→ **Document segment**
........

See Reverse Proxy Setup for details.

Backup

Garage stores metadata and data separately:

Meta volume — SQLite database with bucket/key/object metadata
Data volume — actual object data blocks

docker compose stop
tar czf garage-backup-$(date +%Y%m%d).tar.gz \
  $(docker volume inspect garage_garage-meta --format '{{ .Mountpoint }}') \
  $(docker volume inspect garage_garage-data --format '{{ .Mountpoint }}')
docker compose start

For multi-node deployments with replication, losing one node doesn’t lose data — but back up metadata regularly regardless.

See Backup Strategy for a comprehensive approach.

Troubleshooting

”NoSuchBucket” Error

Symptom: S3 clients return NoSuchBucket even though the bucket exists. Fix: Check that the bucket name in the request matches exactly (case-sensitive). Also verify the key has --read and --write permissions on the bucket.

Layout Not Applied

Symptom: garage status shows “no current cluster layout.” Fix: You must assign capacity and apply the layout after first start:

docker compose exec garage /garage layout assign NODE_ID -z dc1 -c 100GB
docker compose exec garage /garage layout apply --version 1

High Memory Usage

Symptom: Garage uses more memory than expected. Fix: SQLite is the default database engine and works well for most deployments. If you have millions of objects, consider LMDB (db_engine = "lmdb") which has better performance at scale but uses more disk for the metadata.

........

→ **Problem 1**
According to the Garage setup guide, what does the meta volume contain?
→ **Problem 2**
Continue the Garage setup guide from its last sentence.

........

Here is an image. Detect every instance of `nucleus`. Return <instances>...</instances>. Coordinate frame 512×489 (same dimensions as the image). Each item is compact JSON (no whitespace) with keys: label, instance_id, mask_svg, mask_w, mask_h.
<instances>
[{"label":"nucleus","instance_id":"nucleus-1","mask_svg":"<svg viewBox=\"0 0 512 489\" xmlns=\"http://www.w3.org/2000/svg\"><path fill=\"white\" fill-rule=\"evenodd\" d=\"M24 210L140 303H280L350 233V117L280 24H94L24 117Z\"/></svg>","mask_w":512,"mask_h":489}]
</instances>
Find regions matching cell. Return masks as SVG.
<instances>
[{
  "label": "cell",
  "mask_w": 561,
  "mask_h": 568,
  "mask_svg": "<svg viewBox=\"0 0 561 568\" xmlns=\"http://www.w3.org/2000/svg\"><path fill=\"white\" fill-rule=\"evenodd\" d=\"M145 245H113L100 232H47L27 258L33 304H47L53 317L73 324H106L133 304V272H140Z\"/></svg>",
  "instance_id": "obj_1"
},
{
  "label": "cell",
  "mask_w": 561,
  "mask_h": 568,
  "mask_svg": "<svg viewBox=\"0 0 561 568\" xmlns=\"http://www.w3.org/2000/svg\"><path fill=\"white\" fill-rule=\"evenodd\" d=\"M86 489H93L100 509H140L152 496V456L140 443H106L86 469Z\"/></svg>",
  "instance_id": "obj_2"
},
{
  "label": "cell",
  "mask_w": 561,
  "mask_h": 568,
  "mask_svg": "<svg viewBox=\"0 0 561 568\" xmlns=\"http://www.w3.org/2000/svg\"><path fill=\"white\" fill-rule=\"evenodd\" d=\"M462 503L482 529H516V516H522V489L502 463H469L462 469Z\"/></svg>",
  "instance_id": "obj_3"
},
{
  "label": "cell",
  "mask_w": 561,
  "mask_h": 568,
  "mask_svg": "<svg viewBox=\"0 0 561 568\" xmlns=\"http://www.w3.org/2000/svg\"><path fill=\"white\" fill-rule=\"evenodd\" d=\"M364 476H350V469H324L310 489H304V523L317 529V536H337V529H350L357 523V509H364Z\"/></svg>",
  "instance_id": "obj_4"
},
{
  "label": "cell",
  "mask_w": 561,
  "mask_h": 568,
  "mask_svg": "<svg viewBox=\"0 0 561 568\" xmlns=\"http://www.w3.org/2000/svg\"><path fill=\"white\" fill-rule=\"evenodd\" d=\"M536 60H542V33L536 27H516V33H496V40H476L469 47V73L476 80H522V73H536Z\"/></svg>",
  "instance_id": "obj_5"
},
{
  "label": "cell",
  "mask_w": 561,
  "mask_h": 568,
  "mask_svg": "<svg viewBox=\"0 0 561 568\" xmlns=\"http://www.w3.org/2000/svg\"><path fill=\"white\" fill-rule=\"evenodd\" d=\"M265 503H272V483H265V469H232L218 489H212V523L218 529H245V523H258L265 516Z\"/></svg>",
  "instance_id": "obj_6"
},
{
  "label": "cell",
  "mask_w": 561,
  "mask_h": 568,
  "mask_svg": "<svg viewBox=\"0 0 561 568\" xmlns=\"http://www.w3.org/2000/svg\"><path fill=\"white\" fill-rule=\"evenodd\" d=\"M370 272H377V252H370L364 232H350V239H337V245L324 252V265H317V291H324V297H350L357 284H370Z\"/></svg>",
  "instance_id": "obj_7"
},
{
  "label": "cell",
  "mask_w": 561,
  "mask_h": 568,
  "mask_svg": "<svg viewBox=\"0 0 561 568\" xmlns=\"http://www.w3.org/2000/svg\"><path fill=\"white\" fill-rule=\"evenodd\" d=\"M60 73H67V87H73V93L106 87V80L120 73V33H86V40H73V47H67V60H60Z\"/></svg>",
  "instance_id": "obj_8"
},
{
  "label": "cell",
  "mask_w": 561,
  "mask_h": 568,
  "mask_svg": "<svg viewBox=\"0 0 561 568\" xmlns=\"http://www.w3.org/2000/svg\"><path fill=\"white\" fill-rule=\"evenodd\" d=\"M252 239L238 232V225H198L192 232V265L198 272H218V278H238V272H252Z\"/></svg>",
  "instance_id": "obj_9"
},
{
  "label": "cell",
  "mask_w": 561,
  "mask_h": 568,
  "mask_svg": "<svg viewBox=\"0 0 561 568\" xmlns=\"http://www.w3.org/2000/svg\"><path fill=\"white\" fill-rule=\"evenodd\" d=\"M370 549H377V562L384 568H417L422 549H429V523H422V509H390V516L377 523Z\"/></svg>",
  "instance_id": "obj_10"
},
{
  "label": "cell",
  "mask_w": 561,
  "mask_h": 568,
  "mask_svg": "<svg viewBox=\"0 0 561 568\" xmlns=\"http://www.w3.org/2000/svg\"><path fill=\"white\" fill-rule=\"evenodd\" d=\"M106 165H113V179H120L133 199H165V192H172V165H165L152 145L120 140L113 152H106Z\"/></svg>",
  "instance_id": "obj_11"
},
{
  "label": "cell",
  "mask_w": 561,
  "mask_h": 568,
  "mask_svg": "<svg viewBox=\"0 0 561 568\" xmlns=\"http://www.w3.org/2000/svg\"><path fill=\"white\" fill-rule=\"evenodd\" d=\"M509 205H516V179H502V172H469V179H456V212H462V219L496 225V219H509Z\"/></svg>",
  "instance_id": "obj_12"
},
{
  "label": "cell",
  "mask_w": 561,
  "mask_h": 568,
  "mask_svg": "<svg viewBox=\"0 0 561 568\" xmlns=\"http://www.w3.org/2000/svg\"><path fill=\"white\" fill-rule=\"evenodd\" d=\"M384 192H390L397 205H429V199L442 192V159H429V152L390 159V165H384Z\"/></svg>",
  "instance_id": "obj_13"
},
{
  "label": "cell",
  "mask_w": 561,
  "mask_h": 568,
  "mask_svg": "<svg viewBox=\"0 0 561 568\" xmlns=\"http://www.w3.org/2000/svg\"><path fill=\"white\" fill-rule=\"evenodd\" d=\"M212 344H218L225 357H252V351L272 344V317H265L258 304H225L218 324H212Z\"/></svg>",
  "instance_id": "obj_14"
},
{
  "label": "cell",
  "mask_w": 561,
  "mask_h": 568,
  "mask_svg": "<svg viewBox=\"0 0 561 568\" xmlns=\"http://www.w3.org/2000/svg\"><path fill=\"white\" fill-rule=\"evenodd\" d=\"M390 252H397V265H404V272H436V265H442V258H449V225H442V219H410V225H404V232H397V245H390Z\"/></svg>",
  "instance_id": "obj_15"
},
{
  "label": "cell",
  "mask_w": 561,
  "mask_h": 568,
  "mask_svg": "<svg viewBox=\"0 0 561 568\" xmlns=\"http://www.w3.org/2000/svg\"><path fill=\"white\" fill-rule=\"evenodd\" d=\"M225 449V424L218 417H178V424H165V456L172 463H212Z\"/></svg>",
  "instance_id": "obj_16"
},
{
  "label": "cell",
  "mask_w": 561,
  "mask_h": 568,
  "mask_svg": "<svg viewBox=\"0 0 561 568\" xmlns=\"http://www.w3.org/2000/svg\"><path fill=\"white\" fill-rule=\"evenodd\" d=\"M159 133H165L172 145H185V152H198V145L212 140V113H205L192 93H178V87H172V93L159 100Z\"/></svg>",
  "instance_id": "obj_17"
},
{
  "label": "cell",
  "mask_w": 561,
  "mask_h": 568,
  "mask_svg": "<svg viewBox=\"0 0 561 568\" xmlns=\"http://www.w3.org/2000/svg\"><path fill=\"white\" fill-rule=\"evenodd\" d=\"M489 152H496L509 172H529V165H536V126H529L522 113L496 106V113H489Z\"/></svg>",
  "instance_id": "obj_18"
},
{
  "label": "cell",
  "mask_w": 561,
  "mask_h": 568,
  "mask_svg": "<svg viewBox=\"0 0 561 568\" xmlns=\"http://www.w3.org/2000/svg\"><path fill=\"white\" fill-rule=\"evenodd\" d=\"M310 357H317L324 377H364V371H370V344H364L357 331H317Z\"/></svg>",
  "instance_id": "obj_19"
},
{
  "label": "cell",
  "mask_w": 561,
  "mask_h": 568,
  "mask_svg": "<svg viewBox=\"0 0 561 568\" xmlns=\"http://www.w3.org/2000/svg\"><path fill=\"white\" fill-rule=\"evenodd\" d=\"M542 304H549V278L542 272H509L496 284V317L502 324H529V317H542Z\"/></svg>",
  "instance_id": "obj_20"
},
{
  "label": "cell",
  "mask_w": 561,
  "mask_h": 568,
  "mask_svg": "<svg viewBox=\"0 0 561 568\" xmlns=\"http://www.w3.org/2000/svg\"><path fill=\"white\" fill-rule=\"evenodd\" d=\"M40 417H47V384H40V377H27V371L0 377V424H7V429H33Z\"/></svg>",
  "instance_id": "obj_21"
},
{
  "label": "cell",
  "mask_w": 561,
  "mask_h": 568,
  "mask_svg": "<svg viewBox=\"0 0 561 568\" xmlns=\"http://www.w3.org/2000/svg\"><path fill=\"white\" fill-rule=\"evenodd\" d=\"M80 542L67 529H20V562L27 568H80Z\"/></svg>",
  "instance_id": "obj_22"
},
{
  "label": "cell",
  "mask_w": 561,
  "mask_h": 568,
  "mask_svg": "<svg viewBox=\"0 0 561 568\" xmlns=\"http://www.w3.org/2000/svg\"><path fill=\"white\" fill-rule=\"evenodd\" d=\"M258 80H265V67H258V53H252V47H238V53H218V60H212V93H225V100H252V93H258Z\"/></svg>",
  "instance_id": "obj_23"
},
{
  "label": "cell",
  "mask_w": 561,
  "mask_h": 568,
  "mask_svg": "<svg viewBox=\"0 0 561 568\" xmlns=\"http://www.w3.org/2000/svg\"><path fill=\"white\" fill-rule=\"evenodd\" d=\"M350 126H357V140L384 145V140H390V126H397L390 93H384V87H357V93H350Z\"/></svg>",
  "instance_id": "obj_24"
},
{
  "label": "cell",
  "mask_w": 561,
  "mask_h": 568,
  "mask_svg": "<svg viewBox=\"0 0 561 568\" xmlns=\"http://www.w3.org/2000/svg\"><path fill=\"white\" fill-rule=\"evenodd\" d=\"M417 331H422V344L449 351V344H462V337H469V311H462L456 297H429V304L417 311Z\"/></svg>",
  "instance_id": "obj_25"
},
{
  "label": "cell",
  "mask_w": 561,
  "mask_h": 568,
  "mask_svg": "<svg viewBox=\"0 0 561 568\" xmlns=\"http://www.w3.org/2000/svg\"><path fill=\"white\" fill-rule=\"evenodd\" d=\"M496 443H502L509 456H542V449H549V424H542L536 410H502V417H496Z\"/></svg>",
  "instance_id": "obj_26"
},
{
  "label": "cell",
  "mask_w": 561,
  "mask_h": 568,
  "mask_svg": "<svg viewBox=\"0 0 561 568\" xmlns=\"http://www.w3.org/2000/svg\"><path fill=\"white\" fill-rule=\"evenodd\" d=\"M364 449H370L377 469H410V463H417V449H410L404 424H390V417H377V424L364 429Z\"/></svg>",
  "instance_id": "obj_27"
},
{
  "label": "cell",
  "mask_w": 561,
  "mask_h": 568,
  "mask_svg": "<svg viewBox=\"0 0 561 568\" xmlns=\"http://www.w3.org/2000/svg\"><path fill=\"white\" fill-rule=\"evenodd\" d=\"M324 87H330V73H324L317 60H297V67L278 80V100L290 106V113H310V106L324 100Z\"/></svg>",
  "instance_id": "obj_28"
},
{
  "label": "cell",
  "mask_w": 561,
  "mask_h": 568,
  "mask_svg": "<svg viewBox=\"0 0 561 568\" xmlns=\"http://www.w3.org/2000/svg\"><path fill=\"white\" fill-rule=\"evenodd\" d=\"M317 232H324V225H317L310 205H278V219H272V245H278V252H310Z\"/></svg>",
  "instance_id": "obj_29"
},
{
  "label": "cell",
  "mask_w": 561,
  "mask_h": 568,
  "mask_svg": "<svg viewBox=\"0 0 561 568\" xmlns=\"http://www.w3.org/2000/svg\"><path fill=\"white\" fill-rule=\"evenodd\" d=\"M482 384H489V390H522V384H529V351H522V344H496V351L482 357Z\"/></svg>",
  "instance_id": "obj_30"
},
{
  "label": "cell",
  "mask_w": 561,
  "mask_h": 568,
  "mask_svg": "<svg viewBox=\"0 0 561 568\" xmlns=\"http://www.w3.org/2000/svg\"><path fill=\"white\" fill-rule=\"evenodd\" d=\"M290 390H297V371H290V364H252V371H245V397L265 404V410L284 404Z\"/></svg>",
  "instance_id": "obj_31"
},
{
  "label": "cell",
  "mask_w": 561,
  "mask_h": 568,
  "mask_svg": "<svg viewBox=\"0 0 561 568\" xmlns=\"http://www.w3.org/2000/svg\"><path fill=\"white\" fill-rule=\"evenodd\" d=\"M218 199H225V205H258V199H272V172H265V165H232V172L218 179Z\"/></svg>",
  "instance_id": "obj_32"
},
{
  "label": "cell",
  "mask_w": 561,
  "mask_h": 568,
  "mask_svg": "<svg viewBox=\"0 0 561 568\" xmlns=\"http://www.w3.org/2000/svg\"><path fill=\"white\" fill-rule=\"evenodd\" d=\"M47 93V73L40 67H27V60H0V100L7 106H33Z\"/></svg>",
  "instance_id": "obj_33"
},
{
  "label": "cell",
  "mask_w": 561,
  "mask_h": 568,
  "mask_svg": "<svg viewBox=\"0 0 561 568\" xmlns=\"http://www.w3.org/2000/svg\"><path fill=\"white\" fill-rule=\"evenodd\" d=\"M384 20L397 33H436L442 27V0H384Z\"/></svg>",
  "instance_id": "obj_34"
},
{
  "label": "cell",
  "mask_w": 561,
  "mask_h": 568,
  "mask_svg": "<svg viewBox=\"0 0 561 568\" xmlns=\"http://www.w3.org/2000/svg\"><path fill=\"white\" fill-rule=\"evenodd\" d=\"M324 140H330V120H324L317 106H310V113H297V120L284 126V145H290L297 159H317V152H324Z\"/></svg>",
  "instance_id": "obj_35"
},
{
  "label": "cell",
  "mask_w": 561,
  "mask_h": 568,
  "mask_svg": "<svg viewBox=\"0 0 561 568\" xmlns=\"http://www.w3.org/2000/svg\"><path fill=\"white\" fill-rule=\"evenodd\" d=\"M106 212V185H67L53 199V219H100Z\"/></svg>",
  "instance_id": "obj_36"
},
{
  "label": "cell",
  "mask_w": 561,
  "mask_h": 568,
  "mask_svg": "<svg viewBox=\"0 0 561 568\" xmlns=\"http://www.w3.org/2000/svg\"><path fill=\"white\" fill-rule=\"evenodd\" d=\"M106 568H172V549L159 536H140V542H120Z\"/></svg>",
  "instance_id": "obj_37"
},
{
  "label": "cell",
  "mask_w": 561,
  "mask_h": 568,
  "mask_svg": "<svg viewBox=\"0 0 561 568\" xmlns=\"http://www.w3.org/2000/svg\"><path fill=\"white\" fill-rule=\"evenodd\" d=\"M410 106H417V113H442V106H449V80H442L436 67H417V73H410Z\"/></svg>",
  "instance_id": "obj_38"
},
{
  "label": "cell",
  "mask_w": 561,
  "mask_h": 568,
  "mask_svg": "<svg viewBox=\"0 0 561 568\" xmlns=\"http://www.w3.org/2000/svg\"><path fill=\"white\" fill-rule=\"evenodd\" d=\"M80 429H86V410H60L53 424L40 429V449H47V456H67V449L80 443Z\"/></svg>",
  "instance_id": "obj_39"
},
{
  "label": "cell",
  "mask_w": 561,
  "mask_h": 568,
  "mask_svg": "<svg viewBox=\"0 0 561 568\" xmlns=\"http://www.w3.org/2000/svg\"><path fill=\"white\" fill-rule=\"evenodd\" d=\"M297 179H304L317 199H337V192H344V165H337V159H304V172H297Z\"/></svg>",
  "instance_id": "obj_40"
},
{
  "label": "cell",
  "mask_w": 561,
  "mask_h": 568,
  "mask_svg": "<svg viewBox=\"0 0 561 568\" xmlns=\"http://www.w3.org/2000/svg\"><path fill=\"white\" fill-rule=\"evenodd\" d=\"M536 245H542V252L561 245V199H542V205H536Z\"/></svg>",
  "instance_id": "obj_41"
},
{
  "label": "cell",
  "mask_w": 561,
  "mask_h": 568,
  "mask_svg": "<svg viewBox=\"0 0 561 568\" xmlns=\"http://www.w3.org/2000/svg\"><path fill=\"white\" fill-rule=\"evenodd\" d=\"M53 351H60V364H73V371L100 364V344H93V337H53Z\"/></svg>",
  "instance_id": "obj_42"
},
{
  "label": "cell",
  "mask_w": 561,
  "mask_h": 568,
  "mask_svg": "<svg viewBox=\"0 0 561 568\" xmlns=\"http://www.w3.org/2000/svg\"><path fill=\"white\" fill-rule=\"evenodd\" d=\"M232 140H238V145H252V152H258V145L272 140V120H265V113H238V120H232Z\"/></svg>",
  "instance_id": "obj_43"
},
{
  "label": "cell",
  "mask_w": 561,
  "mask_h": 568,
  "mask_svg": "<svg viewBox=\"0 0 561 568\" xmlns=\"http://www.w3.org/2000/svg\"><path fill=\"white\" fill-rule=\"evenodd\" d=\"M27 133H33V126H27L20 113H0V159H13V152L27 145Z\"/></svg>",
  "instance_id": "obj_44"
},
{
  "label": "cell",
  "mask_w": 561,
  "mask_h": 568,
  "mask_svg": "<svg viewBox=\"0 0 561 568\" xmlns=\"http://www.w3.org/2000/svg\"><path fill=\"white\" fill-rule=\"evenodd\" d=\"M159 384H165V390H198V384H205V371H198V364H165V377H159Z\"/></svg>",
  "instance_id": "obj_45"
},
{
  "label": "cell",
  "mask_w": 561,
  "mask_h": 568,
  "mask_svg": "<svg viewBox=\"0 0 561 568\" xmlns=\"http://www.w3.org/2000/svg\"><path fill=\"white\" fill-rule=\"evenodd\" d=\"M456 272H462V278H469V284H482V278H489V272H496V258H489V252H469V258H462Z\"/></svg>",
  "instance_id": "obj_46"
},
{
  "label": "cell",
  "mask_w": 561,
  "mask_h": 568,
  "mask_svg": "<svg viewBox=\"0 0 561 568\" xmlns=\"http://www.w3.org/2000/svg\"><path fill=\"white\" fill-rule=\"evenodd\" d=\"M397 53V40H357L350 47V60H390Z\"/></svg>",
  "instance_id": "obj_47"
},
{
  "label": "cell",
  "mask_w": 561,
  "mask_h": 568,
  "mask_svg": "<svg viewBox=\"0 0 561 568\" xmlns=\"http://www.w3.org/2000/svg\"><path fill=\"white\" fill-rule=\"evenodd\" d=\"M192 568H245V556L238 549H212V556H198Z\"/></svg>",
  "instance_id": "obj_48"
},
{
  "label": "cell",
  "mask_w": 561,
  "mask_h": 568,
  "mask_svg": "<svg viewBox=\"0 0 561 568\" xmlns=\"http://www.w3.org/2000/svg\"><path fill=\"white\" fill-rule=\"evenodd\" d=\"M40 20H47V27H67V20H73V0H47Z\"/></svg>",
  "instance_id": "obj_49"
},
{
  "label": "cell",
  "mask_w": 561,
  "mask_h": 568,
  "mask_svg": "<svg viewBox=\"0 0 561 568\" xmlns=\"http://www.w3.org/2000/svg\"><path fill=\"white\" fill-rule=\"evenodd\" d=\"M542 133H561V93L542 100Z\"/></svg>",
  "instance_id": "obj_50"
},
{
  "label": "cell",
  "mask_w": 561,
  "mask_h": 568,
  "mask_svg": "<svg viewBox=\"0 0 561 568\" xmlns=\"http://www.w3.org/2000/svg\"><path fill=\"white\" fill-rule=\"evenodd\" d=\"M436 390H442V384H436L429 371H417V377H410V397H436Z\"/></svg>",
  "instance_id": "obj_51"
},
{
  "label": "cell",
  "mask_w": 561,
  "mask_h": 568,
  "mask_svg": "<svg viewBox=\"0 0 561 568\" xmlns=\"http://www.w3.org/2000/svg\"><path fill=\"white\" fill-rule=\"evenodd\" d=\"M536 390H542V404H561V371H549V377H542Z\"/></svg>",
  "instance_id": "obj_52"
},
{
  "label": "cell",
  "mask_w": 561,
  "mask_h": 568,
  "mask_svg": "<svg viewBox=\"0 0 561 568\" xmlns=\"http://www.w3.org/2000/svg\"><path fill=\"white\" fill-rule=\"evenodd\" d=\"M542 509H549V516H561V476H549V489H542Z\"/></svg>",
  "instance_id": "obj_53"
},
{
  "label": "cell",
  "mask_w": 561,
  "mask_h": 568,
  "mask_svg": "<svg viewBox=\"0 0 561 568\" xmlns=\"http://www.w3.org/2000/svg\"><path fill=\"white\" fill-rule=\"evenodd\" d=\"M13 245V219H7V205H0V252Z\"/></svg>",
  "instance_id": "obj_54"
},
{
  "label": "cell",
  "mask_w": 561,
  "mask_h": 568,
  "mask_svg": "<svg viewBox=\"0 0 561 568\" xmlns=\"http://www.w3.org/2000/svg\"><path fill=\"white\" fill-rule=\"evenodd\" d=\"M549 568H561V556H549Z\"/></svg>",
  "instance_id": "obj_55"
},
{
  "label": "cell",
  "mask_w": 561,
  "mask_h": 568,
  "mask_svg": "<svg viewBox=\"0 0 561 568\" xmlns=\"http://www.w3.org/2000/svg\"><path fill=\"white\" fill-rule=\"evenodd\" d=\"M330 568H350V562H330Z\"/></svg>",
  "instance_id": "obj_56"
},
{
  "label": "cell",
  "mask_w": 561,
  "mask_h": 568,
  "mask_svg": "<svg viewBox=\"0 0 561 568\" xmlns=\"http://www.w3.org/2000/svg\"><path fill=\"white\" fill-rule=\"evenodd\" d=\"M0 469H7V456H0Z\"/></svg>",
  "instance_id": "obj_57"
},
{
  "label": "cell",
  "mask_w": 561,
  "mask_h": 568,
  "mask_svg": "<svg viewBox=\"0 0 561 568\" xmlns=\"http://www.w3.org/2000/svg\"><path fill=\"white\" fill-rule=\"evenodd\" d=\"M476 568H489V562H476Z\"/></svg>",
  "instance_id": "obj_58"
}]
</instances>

........

→ **Answer area 1**
A SQLite database with bucket/key/object metadata.

→ **Answer area 2**
Slow Uploads

Symptom: S3 PUT operations are slower than expected. Fix: Garage chunks objects into blocks. For large files, ensure the network between client and server isn’t the bottleneck. Consider using multipart uploads for files over 100 MB.

Resource Requirements

RAM: 100-200 MB idle, scales with number of concurrent connections and object count
CPU: Low — Rust binary is efficient
Disk: Minimal for the application. Data storage depends on your usage.

Verdict

Garage is the best self-hosted S3-compatible storage for small to medium deployments. It replaced MinIO (now archived on GitHub) as the go-to lightweight option. The Rust implementation is memory-efficient, the multi-node replication works well, and the S3 API compatibility means it integrates with any tool that speaks S3.

Use Garage when you need S3 API compatibility for backups, application storage, or static site hosting. For file sync and sharing with a web UI, look at Nextcloud or Seafile instead.

Frequently Asked Questions

Can I use Garage as a backup target for Restic or Borg?

Yes. Restic supports S3 backends natively. Point it at your Garage endpoint. Borg doesn’t support S3 directly, but you can use rclone as a transport layer.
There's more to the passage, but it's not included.